Frédérique Apffel-Marglin, PhD. is Professor Emerita, Dpt. of Anthropology at Smith College and founded Sachamama Center for Biocultural Regeneration (SCBR) in the Peruvian Upper Amazon in 2009 which she directs. She has spent years in India and Peru working with indigenous peoples and with farmers. She was a research associate at the World Institute for Development Economics Research (WIDER) in Helsinki, a part of the United Nations University, for several years in the 1980’s and early 1990’s. Along with the Harvard economist Stephen A. Marglin, she has directed several research projects questioning the dominance of the modern paradigm of knowledge.

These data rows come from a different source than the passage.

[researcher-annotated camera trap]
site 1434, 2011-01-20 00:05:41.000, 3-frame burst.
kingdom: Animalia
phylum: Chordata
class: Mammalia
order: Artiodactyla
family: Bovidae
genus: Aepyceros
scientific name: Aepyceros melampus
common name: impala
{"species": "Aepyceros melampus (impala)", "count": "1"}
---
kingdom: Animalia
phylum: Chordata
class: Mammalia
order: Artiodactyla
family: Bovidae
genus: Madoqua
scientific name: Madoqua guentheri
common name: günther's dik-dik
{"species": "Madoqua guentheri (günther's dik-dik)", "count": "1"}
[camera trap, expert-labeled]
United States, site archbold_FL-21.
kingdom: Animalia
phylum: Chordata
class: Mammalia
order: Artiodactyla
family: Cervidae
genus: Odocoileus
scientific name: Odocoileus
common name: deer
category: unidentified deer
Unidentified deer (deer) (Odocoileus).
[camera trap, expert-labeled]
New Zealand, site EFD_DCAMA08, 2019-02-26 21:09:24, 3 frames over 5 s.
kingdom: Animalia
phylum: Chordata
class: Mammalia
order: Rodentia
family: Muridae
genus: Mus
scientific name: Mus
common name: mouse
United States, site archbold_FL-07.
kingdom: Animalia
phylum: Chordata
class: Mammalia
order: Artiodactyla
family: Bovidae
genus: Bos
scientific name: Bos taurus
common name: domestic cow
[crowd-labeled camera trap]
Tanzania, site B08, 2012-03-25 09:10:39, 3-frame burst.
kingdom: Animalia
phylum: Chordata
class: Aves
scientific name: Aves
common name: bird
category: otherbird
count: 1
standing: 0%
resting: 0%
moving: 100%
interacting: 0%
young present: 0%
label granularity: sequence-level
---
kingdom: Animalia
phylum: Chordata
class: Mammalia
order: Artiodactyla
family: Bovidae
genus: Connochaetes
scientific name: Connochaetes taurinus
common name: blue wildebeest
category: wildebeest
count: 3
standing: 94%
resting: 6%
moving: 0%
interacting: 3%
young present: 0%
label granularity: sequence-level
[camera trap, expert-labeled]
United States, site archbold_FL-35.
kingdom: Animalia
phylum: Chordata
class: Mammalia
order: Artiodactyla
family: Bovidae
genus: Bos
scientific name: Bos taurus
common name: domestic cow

In the early 1990’s she decided she could no longer continue doing ethnographic fieldwork – which she had continued doing in the Indian State of Odisha – for moral and political reasons. She was then invited by the Peruvian intellectual-activist group PRATEC to collaborate with them in Peru which she did until 2005. From 2005 to 2009 she collaborated with the Upper Peruvian Amazonian Fair Trade Coffee Cooperative Oro Verde until 2009 when she founded her own center in the same region of the Upper Peruvian Amazon in the State of San Martin. At SCBR in the Upper Peruvian Amazon she works with indigenous communities as well as several High Schools in the province, regenerating the most sustainable and climate reducing pre-Columbian anthropogenic soil known as Terra Preta do Indio (black earth of the Indians). She has authored six books as well as edited or co-edited nine more books and published some 70 articles and book chapters. Her more recent books are: Subversive Spiritualities: How Rituals Enact the World (Oxford U. Pr. New York, 2011); Sacred Soil: Biochar and the Regeneration of the Earth with Robert Tindall and David Shearer, (North Atlantic Books/Penguin Random, 2017) and most recently Contemporary Voices from Anima Mundi edited with Stefano Varese, Peter Lang, 2020. She is currently working on a book on Upper Amazonian Shamanism.